Home / berita umum / Setelah 4 Bulan Bekerja Di Klinik Dokter Gadungan Spesialis Penyakit Kulit Di Tangkap Polisi

Setelah 4 Bulan Bekerja Di Klinik Dokter Gadungan Spesialis Penyakit Kulit Di Tangkap Polisi

Setelah 4 Bulan Bekerja Di Klinik Dokter Gadungan Spesialis Penyakit Kulit Di Tangkap Polisi – Kepolisian Bagian Gunungputri menangkap S (43) , dokter gadungan yg mengakui spesialis penyakit saraf di Klinik Rajawali Medika Jalan Raya Gunungputri, Kecamatan Gunungputri, Kabupaten Bogor. Penangkapan pria yg mengakui lulusan Fakultas Kedokteran Kampus Diponegoro (Undip) Semarang ini atas laporan yang memiliki klinik itu.
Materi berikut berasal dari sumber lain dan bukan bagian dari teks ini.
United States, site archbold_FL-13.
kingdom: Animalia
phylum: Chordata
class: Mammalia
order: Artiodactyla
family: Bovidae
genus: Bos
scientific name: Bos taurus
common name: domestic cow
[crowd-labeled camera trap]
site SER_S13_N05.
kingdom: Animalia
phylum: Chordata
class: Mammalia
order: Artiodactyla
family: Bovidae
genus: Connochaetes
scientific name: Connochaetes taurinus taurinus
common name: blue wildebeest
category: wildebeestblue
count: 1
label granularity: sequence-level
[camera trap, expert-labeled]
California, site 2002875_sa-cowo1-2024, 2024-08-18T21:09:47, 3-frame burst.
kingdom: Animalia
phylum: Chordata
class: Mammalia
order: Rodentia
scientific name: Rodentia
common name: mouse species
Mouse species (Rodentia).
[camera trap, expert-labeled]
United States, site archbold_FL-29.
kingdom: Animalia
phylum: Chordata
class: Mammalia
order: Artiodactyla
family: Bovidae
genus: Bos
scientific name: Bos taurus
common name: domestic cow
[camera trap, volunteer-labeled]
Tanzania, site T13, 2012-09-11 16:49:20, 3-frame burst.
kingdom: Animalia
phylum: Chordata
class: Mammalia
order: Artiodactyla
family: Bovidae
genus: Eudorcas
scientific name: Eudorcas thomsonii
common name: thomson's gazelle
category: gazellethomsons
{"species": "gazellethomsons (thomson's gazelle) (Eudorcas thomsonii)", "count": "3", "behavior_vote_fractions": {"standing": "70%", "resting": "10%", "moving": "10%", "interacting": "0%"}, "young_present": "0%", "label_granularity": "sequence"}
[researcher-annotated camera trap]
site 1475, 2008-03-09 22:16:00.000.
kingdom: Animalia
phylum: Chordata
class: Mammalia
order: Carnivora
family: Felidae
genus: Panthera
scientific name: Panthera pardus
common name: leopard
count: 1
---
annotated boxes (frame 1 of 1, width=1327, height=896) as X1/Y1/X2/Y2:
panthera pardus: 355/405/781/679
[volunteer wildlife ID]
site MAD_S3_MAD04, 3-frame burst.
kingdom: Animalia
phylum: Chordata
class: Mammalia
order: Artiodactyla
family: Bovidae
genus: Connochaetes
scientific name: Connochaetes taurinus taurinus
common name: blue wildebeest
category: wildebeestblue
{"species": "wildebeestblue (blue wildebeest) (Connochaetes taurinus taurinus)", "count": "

” Pemeran diamankan Kamis tempo hari sesudah ada laporan dari pihak klinik bahwa tersangka dikira melaksanakan penipuan, ” kata Panit Reskrim Polsek Gunungputri Ipda Ano Junaedi, Jumat (19/1/2018) .

Tidak cuman menangkap aktor, polisi juga mengamankan tanda untuk bukti berwujud busana dokter juga stetoskop.

Ano mengemukakan, pihak klinik memberikan laporan S dikarenakan mengakui dokter spesialis saraf serta memalsukan dokumen seperti ijazah juga Surat Sinyal Registrasi (STR) yg di keluarkan Ikatan Dokter Indonesia (IDI) .

” Terbongkarnya sesudah aktor bekerja sepanjang 4 bln. di klinik itu. Kami dapat datangkan saksi paka dari Dinas Kesehatan serta dari IDI buat melihat ulang data aktor, ” jelas Ano.

Sisi Umum Klinik Rajawali Medika, Arif Rudianto memaparkan, awalannya klinik itu buka lowongan kerja teristimewa dokter spesialis penyakit dalam lebih kurang Juli 2017. Dikarenakan klinik ini tengah mengupayakan jadi tempat penyembuhan paling utama, yg diantaranya punya dokter spesialis penyakit saraf.

” Yang perihal turut melamar serta interview sembari menyerahkan foto-copy ijazah, STR dari IDI serta beberapa syarat yang lain lebih kurang bln. Agustus, ” jelas Arif.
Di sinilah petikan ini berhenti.